An additional data collection process was be utilised to establish a cognitive profile of the participants in the study. These are the Autism Quotient (Baron-Cohen, Wheelright, Martin, Skinner, & Clubley, 2001; Baron-Cohen, Wheelwright, Skinner, Martin, & Clubley, 2001)and Empathy Quotient (Baron-Cohen & Wheelwright, 2004), two self-administered tests devised by researchers at the Autism Research Centre at Cambridge University. These surveys have been referenced previously in this document in the ASD section of the Context Category, as they have made an important contribution to the understanding of the “autistic phenotype.”  They  have been developed and tested over a period of years, so methodological issues with the surveys themselves and the interpretation of the data collected by the instruments, have already been minimised by those authors. While the tests have been used successfully in a number of differing studies (Bishop et al., 2004; Kunihira, Senju, Dairoku, Wakabayashi, & Hasegawa, 2006; Wakabayashi, Tojo, Baron-Cohen, & Wheelwright, 2004), there has been some criticism (Kurita & Koyama, 2006) that they have the potential to “flag” individuals with mental health problems (specifically depression and anxiety disorders) other than autism and caution is urged by both the test developers and clinicians that they are not diagnostic in isolation. The tests yield data that places the individuals on a continuum from “extreme S” or systematising brain type through B (balanced) to E (empathising) and “extreme E” (Wheelwright et al., 2006) and also quantify traits against the five assessed areas of the diagnostic criteria; social skill, attention switching, attention to detail, communication and imagination (Baron-Cohen, Wheelwright, Robinson, & Woodbury-Smith, 2005; Woodbury-Smith, Robinson, Wheelwright, & Baron-Cohen, 2005). It is important to note that

…in the general population there may be a percentage of individuals who have many autistic traits but who do not require any clinical support (and are not seeking this) because of a good cognitive match between their cognitive style or personality, and their family or occupational or social context.

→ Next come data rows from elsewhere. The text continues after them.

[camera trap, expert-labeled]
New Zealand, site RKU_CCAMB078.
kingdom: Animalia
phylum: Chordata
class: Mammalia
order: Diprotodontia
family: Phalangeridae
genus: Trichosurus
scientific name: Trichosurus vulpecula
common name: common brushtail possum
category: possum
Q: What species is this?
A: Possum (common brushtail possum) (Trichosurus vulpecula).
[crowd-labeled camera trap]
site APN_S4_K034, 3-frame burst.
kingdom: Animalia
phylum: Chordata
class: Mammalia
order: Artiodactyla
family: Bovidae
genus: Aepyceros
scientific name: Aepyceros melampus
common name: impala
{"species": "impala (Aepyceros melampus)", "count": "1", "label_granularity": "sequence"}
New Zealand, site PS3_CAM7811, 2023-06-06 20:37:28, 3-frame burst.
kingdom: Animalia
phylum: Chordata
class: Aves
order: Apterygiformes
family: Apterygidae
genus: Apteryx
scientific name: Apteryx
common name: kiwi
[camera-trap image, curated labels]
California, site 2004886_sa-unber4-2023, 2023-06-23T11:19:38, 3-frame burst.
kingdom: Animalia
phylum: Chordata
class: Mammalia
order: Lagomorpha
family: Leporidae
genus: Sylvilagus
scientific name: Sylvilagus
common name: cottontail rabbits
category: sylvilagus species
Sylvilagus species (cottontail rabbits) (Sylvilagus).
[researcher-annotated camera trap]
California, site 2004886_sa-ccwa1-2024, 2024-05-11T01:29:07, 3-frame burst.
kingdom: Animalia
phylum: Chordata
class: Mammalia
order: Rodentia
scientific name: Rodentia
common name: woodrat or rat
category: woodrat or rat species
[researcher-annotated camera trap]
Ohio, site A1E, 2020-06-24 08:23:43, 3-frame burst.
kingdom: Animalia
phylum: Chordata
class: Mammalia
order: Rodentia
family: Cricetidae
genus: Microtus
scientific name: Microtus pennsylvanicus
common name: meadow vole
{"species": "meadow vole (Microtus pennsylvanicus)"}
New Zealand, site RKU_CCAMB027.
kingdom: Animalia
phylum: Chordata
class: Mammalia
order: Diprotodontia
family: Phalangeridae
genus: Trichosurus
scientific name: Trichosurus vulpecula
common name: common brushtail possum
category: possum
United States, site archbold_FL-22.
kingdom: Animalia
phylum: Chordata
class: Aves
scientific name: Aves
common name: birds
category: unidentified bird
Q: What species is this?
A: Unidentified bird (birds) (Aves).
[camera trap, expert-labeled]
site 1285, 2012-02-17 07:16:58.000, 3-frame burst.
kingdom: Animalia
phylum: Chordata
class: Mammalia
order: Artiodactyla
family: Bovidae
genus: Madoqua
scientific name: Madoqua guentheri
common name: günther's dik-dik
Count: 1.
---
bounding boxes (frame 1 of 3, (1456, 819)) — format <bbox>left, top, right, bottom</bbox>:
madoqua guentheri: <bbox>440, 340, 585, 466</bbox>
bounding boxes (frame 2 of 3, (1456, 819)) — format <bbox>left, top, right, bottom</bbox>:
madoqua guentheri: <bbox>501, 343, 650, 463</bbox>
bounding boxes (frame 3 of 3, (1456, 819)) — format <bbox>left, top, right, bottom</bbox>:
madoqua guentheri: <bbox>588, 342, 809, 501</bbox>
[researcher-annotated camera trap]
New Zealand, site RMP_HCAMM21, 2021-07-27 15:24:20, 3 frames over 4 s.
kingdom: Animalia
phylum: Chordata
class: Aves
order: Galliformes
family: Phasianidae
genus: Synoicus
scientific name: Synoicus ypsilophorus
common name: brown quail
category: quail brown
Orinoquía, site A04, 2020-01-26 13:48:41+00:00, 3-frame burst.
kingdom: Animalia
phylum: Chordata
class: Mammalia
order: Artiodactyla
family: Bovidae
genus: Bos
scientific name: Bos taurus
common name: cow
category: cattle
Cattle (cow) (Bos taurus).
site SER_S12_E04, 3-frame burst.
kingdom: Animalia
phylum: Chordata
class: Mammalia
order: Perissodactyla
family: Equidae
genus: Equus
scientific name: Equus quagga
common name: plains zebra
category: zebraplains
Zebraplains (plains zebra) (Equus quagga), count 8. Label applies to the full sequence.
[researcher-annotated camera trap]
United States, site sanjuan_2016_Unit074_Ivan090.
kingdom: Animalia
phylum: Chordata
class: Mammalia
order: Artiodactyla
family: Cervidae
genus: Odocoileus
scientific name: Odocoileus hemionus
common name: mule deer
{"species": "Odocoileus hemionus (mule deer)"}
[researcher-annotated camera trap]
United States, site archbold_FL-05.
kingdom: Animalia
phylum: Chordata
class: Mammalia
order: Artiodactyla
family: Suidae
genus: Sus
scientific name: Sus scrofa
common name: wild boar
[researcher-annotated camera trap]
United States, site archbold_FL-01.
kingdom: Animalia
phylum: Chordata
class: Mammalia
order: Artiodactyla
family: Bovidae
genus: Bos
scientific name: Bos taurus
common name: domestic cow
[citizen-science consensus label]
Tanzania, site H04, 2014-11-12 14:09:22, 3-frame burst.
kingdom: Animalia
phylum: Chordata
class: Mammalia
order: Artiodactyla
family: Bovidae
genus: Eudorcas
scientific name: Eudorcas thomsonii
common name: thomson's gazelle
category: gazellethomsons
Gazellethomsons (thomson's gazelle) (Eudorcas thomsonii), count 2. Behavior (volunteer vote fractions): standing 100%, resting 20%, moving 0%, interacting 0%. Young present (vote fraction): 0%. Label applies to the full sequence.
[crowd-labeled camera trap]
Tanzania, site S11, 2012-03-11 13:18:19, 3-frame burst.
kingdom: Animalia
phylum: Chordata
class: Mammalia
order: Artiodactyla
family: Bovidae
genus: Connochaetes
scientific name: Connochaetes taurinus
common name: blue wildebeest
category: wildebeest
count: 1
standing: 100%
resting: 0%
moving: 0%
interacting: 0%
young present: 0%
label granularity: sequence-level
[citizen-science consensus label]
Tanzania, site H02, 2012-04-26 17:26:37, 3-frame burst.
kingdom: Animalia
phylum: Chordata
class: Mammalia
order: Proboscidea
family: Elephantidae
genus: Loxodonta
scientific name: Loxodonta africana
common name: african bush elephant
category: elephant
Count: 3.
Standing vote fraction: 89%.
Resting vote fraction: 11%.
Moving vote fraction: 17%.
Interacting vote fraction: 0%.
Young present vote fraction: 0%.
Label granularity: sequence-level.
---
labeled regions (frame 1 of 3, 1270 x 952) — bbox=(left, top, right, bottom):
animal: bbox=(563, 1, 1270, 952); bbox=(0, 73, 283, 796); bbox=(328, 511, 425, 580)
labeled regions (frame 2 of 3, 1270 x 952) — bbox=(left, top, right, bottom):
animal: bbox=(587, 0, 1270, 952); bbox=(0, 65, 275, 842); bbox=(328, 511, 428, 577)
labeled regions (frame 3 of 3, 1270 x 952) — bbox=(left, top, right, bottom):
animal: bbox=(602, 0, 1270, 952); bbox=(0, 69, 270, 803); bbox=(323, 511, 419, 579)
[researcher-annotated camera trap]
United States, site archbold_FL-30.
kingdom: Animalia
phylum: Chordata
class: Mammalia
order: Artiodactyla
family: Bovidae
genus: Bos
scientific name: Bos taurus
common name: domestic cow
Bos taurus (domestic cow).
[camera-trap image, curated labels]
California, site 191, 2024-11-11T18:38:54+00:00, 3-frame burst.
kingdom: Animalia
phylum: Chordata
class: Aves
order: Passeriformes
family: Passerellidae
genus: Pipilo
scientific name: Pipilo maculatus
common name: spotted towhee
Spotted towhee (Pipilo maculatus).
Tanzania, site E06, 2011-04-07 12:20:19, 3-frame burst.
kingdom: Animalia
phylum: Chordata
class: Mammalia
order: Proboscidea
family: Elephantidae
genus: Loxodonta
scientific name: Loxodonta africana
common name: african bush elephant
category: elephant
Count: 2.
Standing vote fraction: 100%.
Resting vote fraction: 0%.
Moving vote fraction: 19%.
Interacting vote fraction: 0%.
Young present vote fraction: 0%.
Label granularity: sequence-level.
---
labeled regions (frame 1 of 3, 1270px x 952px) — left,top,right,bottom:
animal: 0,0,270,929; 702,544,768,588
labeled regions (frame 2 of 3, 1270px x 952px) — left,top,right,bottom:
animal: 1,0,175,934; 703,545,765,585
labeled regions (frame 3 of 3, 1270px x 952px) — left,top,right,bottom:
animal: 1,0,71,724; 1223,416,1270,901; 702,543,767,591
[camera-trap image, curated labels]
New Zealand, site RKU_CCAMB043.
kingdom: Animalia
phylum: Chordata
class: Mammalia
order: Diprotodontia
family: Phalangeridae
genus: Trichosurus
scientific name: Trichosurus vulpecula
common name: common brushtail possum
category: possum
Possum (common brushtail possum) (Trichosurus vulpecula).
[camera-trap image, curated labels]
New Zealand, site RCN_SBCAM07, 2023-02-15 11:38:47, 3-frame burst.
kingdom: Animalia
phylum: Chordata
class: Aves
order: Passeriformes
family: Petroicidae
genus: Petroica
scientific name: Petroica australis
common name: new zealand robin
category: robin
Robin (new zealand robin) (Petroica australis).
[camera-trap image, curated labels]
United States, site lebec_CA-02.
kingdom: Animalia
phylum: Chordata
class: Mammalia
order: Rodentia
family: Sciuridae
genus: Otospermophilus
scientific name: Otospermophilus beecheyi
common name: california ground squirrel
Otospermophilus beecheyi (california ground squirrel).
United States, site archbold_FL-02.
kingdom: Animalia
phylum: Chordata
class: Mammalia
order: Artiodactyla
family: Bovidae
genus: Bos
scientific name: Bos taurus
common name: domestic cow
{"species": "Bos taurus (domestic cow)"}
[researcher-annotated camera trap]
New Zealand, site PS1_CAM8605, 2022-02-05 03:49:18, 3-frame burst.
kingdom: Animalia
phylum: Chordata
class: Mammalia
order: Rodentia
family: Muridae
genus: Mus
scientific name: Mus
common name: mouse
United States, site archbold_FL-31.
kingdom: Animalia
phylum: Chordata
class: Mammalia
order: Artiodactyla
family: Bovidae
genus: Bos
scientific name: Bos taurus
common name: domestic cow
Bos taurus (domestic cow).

In this sense, whether a high AQ score becomes disabling may depend on environmental factors (tolerance by significant others, or being valued for contribution at work, or a place in a social network, protecting against the risks of secondary depression) rather than solely on factors within the individual. This impression warrants systematic research. (Woodbury-Smith et al., 2005, p. 4)

The main value to this study of the data generated was in drawing attention to the range of cognitive styles in the sample, which was statistically small, but also the difference between my own position on the scale and that of my collaborators. The data is presented in graphical form in the discussion around empathy. This information has been useful in analysis of interactions with individuals, and also in compiling a viable profile of my own cognitive traits that allows direct correlation to the musical experiences.